§ DIRECTION: Output the records as a numbered list without blank lines. Begin at the line that contains "Of point 712,274" and continue through the end of the records.

-------------------------

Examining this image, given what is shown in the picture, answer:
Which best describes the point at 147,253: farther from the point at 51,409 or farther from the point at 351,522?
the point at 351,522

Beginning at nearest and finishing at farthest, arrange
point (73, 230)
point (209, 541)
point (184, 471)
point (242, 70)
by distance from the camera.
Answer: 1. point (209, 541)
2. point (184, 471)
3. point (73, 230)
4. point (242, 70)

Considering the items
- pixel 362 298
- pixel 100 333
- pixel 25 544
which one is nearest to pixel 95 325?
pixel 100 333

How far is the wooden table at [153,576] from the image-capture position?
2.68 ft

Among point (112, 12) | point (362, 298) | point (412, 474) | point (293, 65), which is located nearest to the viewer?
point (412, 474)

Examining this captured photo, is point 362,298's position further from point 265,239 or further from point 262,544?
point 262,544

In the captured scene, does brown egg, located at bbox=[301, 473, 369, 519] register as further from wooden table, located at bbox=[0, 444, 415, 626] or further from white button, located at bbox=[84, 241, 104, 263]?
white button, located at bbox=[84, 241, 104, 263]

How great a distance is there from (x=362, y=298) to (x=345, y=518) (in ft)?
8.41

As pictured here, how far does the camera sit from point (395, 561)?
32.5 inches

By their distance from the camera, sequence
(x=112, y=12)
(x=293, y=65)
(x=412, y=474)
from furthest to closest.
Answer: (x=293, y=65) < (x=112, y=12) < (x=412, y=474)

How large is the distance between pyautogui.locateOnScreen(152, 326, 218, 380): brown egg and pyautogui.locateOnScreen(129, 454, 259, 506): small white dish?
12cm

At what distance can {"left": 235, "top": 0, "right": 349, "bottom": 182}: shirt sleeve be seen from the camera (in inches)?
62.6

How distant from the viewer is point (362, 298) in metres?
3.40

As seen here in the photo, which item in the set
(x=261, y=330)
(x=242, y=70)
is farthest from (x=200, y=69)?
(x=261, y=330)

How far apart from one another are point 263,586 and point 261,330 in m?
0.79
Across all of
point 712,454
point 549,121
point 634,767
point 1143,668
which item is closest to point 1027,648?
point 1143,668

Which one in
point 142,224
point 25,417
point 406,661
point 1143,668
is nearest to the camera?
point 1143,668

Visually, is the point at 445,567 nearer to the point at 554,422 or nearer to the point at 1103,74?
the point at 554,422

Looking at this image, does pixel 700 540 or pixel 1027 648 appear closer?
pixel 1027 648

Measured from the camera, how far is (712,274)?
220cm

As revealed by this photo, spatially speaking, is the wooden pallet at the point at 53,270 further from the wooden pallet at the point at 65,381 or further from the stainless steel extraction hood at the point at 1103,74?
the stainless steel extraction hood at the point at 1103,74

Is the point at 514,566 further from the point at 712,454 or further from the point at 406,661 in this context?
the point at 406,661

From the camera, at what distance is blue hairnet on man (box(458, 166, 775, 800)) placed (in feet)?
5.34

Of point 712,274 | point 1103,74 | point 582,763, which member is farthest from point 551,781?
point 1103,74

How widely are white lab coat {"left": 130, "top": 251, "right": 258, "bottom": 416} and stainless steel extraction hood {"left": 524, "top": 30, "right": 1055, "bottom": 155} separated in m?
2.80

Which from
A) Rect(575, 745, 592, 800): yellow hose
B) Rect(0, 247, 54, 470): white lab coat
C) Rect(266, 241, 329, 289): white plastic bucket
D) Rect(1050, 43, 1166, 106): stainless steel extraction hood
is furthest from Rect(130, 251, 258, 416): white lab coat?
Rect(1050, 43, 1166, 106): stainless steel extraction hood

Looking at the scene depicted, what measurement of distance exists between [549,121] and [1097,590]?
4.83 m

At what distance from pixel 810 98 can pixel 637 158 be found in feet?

-------------------------

§ EXERCISE RESPONSE:
1. Of point 712,274 | point 1103,74 | point 582,763, which member is farthest from point 551,781?
2. point 1103,74
3. How widely are white lab coat {"left": 130, "top": 251, "right": 258, "bottom": 416} and stainless steel extraction hood {"left": 524, "top": 30, "right": 1055, "bottom": 155} separated in m?
4. 2.80
5. Which from
6. A) Rect(575, 745, 592, 800): yellow hose
7. B) Rect(0, 247, 54, 470): white lab coat
8. C) Rect(266, 241, 329, 289): white plastic bucket
9. D) Rect(1050, 43, 1166, 106): stainless steel extraction hood
10. is furthest from Rect(130, 251, 258, 416): white lab coat?
11. Rect(1050, 43, 1166, 106): stainless steel extraction hood
12. Looking at the scene depicted, what measurement of distance exists between [549,121] and [1097,590]?
13. 4.83 m
14. At what distance from pixel 810 98 can pixel 637 158 be found in feet?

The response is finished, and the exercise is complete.